Ausgerechnet der Ost-Wiener Fußballklub Kicker Saurias mit seinem rechten Fanblock hat sich einen dunkelhäutigen Tormann geholt, der in einem Lokalderby gegen die im Süden der Stadt beheimateten Kollegen des SK Athletik Süd für den verletzten Stammkeeper spielt. Der ghanaische Torhüter bricht zu Beginn der zweiten Halbzeit tot zusammen. In den Zuschauerrängen sitzt ganz gegen seine Gewohnheit auch Metzger mit seiner Freundin Danjela Djurkovic. Die glaubt nicht an einen Unfall, zumal der Ghanaer in der ersten Halbzeit von der Tribüne aus übel beschimpft wurde. Sie will der Sache auf den Grund gehen und wird dabei schwer verletzt. Metzger stellt daraufhin selbst Nachforschungen an, recherchiert in der Ultraszene und im Nobelbordell, wohin einige Spuren führen und schiebt sich damit selbst unfreiwillig in die Schusslinie.

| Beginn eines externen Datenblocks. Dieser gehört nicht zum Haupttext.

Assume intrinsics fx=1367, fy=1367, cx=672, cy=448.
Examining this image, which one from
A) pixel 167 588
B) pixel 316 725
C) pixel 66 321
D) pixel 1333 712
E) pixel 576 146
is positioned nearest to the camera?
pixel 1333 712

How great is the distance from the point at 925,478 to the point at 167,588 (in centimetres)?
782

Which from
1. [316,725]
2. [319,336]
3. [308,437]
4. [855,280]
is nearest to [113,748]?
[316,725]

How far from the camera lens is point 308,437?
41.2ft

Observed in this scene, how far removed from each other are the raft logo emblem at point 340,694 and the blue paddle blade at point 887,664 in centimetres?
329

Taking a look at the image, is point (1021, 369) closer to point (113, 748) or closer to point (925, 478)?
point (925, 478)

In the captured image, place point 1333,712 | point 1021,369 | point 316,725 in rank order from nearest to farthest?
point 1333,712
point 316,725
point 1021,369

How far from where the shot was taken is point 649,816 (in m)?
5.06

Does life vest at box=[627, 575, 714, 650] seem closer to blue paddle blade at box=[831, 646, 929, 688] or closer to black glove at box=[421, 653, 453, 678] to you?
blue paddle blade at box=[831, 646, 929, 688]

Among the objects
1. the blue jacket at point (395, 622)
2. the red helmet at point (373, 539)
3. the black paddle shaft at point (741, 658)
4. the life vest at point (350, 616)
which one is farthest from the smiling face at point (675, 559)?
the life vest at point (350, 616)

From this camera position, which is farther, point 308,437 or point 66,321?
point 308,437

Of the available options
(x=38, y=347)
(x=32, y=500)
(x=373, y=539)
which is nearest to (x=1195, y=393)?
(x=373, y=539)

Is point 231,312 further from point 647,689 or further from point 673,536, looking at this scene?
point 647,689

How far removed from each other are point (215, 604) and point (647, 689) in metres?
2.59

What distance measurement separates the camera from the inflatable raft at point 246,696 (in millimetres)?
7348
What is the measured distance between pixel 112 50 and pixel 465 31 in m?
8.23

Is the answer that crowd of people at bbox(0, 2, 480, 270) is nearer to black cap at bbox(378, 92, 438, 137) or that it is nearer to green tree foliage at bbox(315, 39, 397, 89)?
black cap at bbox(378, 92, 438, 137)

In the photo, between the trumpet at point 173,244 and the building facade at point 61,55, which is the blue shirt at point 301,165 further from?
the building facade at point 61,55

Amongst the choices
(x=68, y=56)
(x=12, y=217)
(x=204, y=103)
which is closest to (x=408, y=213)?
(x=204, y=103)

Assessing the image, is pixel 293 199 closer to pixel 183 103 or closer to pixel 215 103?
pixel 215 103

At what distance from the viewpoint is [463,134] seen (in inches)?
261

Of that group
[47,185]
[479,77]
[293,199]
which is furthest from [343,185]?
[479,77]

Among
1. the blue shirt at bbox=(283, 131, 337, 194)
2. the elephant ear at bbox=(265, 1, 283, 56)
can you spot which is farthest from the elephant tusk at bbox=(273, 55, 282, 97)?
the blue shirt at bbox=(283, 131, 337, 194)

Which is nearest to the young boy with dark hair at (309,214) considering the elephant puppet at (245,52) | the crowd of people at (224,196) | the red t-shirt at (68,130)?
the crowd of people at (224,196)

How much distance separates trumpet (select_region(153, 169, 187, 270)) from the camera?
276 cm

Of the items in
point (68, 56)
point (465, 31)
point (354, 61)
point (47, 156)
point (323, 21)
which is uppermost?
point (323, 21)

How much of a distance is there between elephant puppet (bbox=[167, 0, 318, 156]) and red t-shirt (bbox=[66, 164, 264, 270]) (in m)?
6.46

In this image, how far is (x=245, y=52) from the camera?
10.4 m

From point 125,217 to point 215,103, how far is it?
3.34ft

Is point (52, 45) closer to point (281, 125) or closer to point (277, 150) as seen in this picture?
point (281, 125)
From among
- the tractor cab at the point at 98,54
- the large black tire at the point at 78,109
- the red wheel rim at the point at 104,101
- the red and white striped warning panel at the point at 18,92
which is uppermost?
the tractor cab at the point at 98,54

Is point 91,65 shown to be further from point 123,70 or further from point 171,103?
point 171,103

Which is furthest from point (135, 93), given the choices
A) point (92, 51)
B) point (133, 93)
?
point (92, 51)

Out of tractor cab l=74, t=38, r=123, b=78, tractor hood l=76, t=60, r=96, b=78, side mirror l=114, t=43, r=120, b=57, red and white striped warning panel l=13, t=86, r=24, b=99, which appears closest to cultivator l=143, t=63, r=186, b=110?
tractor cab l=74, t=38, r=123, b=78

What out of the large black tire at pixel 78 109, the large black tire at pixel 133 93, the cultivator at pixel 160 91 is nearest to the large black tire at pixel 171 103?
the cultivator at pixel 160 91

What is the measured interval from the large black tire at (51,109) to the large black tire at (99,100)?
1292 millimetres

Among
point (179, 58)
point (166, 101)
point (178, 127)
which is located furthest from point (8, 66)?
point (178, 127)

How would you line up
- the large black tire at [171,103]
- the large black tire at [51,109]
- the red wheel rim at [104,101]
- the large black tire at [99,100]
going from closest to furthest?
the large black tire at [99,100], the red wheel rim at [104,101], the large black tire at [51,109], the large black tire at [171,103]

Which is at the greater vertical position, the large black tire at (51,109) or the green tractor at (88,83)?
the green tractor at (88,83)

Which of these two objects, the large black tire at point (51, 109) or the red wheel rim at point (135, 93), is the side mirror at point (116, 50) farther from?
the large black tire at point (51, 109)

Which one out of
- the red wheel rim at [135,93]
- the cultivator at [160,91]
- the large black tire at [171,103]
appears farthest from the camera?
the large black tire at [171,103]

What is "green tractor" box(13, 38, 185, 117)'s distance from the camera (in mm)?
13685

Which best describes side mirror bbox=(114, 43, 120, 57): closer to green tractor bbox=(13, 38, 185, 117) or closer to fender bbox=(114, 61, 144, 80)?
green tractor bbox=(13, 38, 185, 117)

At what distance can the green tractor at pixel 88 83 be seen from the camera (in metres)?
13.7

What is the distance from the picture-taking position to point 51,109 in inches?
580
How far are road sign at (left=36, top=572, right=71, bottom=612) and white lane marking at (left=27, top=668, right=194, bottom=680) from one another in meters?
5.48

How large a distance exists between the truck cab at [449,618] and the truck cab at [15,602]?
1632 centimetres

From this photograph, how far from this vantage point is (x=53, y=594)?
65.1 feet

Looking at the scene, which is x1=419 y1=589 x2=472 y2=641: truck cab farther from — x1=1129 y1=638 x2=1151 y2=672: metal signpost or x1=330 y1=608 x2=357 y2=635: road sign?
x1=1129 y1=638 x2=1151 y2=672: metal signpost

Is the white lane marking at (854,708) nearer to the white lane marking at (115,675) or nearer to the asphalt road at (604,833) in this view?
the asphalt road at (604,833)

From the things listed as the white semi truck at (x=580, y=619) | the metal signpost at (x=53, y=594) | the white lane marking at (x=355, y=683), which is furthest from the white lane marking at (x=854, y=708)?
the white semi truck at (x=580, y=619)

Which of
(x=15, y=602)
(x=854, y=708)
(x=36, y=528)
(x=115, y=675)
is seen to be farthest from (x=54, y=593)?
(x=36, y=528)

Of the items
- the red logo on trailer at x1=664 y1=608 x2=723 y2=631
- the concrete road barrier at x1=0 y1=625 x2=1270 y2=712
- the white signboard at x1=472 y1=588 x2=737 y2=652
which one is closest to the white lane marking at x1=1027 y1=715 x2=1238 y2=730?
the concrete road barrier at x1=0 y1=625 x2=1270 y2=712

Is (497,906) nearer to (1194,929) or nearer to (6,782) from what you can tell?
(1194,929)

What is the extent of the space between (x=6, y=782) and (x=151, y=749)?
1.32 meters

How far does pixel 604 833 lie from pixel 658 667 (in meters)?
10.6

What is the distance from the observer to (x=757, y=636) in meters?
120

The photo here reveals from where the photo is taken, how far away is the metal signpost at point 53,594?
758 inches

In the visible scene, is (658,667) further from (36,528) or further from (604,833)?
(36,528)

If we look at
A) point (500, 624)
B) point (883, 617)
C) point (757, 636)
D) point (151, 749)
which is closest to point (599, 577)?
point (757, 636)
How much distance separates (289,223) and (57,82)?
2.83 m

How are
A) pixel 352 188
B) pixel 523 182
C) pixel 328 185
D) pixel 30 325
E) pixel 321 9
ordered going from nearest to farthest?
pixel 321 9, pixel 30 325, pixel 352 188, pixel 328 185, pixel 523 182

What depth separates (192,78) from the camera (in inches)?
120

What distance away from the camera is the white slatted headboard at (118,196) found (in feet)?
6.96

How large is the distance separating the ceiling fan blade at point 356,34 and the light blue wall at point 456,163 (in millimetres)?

Denn im Hintergrund agiert eine wenig zimperliche Dame mit tiefsitzendem Rachebedürfnis am männlichen Geschlecht und hinter ihr zieht nochmals jemand die Fäden.

Metzger ist ein behäbiger, altmodischer Mensch, „bindungstechnisch ein Hosenscheißer“, der sich am wohlsten fühlt, wenn er in seiner Werkstatt alte Möbel restaurieren und dazu ein oder mehrere Achterl Wein trinken kann. Raabs Protagonist ist ein stiller Genießer, dem die moderne Hektik in der Regel nicht allzu viel anhaben kann. Er dürfte zudem der erste Möbelrestaurator sein, der nebenher ermittelt, wenn’s denn sein muss. Die etwas schwerfällige Art des Protagonisten schlägt sich auch sprachlich nieder. Sein Ton ist unaufgeregt, doch genießt Raab das verschwurbelt und etwas umständlich Formulierte, neigt gelegentlich zu einer barock anmutenden Opulenz, die seiner geradlinig angelegten Geschichte immer wieder das Tempo nimmt und ihm Zeit für mehr oder minder gewichtige Betrachtungen, Beobachtungen und Überlegungen abseits des Weges gibt: „Betritt ein Mensch mit einem Timer in der Hand einen Raum, weiß jeder, der ist beschäftigt, der hat Termine, der ist wichtig. Auch wenn nur drinnen steht: Mama anrufen, auf dem Heimweg Brot und Butter einkaufen.“

Raabs Humor ist eher leise und abgründig. Mit Der Metzger sieht rot schreibt er seine Saga fort, liefert eine gewiefte und unterhaltsame Kriminalgeschichte, spielt vom Titel bis zur letzten bösartigen Volte gekonnt mit den Lesererwartungen und hat ein Label, wie „österreichisch“ gar nicht nötig, auch wenn er wenig dafür tut, einer solchen Zuschreibung zu entkommen. Sie ist ihm vielleicht einfach wurscht. Zum Glück.

Frank Rumpel

Thomas Raab: Der Metzger sieht rot. Roman. Leykam-Verlag. 320 Seiten. 19,90 Euro.